* Start Rows *

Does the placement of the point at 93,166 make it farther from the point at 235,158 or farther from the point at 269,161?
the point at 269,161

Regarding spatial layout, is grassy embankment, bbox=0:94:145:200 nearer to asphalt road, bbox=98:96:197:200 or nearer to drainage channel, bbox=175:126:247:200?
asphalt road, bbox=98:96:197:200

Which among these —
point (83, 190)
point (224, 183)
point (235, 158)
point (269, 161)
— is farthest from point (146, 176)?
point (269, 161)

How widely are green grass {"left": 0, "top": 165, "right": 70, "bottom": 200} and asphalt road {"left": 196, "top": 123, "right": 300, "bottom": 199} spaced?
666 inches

* End Rows *

Exercise:
Every record shown above should be written out again exactly.

Task output:
Does the placement of the point at 93,166 make it farther from the point at 235,158 or farther from the point at 269,161?
the point at 269,161

Regarding spatial layout, is grassy embankment, bbox=0:94:145:200 nearer to asphalt road, bbox=98:96:197:200 or nearer to drainage channel, bbox=175:126:247:200?
asphalt road, bbox=98:96:197:200

Which among these —
point (83, 190)
point (224, 183)
point (235, 158)
point (269, 161)
— is farthest from point (146, 176)?
point (269, 161)

How widely are green grass {"left": 0, "top": 165, "right": 70, "bottom": 200} and asphalt road {"left": 196, "top": 123, "right": 300, "bottom": 199} spaced?
666 inches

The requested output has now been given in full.